The change directly impacts the calculation of Automotive Operating Margin, which is a metric in both the Company’s Annual Incentive Compensation Plan for the 2015 performance period and the 2015 Performance-Based Restricted Stock Unit grants. This impact increased 2015 performance-to-target for the Automotive Operating Margin metric for both the Annual Incentive Compensation Plan and the Performance-Based Restricted Stock Unit grants and, thus, would increase overall payouts under both incentive grants.

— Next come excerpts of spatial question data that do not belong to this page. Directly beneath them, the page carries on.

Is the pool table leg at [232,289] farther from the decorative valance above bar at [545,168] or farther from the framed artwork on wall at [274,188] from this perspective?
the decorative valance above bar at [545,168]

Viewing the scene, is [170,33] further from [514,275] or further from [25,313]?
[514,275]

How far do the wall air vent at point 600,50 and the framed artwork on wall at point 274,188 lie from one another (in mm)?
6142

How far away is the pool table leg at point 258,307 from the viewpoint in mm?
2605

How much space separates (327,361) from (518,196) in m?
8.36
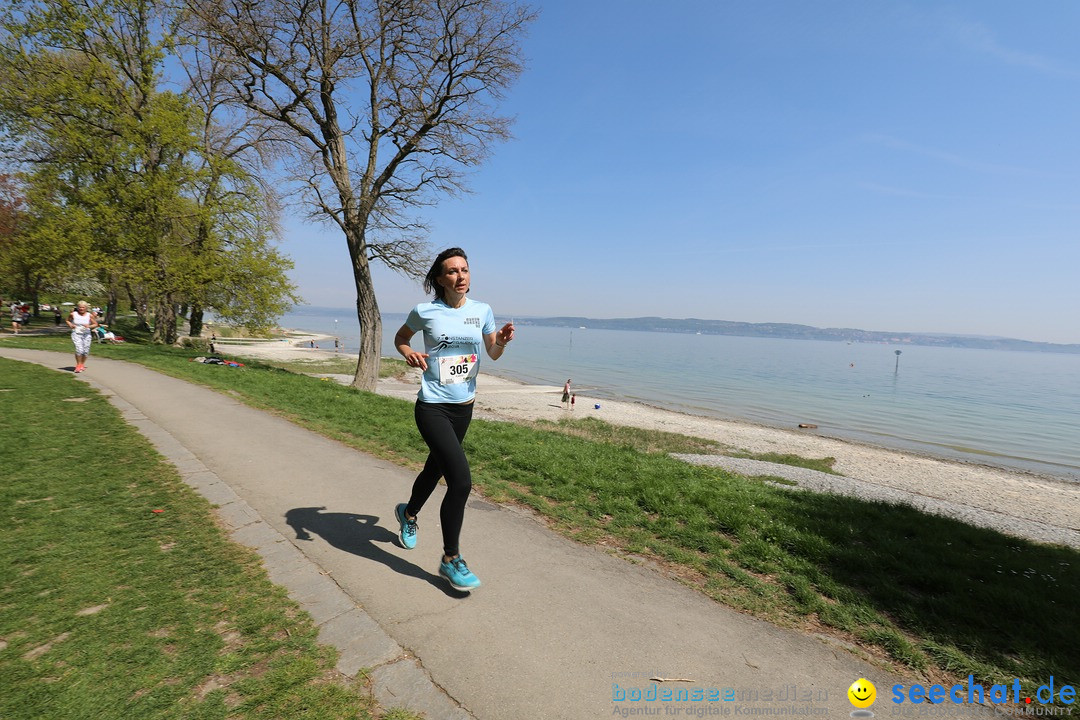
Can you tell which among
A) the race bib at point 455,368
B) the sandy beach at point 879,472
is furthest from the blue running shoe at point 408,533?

On the recommendation of management, the Compensation Committee decided on February 10, 2016, that the impact of the change for pension and OPEB reporting should be excluded from the calculation of the Automotive Operating Margin metric for Company Vice Presidents and above for the 2015 performance period for the Annual Incentive Compensation Plan and the 2015 Performance-Based Restricted Stock Unit grants. Consequently, such officers will not benefit from the Company’s decision to change its method for reporting pension and OPEB. Because the effect of the change was not reflected in the Automotive Operating Margin target for the 2015 incentive plan grants, management and the Compensation Committee agreed that such officers should not benefit from a decision whose effect increased incentive plan payouts.